Stakeholders are urged to provide space for nursing mothers in offices

Nursing mother

Child development actors have advocated for the allocation of workplace spaces for nursing mothers to feed their babies.

Contributing to a discussion on the draft Revised Early Childhood Care and Development (ECCD) Policy Framework in Kumasi, Ms. Inna Saudatu Mohammed, Nutritionist, said mothers do not always have to be away work to feed their babies.

She said the children, who were still breastfeeding their mothers, needed frequent feeding to ensure their holistic growth.

“It is important that various offices allocate places where these mothers can breastfeed their babies when needed without having to interfere with their work schedules,” noted the nutritionist.

Ms. Mohammed and other stakeholders, who raised the concerns at the zonal ECCD policy consultation workshop, also called for the extension of maternity leave for new mothers.

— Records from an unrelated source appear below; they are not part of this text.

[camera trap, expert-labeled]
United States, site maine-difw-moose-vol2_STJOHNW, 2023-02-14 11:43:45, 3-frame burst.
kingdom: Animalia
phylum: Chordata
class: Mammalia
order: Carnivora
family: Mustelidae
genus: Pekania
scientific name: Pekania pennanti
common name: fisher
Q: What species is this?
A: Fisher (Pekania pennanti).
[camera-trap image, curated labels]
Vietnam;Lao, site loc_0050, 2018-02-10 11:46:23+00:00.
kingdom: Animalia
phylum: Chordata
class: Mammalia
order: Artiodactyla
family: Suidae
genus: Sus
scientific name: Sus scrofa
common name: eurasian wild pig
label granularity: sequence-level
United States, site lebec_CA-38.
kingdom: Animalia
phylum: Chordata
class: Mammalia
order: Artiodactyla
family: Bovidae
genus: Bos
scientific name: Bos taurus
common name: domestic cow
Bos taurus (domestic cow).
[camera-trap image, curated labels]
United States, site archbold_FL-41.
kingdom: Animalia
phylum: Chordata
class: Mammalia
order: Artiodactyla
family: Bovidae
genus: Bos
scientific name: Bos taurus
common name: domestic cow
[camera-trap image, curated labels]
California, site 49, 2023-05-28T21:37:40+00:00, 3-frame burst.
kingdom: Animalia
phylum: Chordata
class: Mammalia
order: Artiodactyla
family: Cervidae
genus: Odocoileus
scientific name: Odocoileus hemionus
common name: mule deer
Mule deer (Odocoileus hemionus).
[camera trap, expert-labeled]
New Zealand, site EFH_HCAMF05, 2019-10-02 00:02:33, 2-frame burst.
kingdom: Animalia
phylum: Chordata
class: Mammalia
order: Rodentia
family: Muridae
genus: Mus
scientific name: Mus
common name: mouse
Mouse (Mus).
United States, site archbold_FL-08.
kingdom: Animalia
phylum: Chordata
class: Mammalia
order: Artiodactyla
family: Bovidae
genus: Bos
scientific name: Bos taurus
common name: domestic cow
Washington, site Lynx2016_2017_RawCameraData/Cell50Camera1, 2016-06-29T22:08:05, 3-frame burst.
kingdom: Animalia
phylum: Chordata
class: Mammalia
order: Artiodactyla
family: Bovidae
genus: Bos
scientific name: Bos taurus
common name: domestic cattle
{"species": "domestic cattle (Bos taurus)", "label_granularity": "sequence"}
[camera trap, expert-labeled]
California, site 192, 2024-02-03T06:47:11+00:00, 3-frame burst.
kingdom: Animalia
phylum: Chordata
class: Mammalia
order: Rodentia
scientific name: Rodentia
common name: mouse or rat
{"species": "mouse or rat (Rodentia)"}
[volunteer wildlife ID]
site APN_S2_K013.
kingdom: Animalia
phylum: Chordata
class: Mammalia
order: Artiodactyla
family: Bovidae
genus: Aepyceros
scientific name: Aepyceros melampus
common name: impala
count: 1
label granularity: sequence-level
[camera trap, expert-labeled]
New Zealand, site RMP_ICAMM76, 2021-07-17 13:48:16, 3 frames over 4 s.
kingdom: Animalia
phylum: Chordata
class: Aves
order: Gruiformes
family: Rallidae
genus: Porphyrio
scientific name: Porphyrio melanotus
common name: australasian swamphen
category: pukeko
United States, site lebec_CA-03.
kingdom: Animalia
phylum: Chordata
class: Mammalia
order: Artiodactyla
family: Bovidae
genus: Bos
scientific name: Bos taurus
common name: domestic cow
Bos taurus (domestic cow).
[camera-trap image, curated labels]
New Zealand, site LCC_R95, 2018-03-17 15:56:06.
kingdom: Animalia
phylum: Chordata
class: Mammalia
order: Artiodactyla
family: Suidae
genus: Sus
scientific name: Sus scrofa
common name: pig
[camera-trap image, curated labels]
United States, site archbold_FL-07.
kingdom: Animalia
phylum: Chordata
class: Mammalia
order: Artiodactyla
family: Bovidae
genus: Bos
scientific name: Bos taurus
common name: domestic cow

Public health official Ms Vida Nyarko said an extension of maternity leave would allow new mothers enough time to care for their babies, saying babies at this tender age needed a lot attention.

Among other things, the stakeholders called for the intensification of education and training to build the capacities of early childhood stakeholders.

The Ministry of Gender, Children and Social Welfare organized the program to solicit input from individuals and organizations directly involved in the implementation of the ECCD policy at regional and district levels.

This is to facilitate the review of the policy.

The meeting also served as a platform for stakeholders to contribute to strengthening the validity of the emerging ECCD policy, its relevance in practice and the prospects for successful implementation.

The ECCD policy focuses on preparing children, from birth to age eight, to face life to the full.

It covers care for pregnant women, health, care, education and development of children.

An evaluation commissioned by the Ministry of Gender with support from the United Nations Children’s Fund in 2019 found that the policy needed revision.

In 2021, the department began the policy review with a team to re-establish a comprehensive and coordinated approach to the policy.

The review process involved a roadmap, technical workshops, production of a policy framework, validation workshops and submission of a project.

Ms. Florence Ayisi Quartey, Director of the Children’s Department, said that although there have been notable achievements in the areas of health, early education and nutrition, the policy is gradually becoming invisible.

This was due to the lower priority given to the policy to accelerate the integrated efforts of stakeholders and insufficient resources, among others.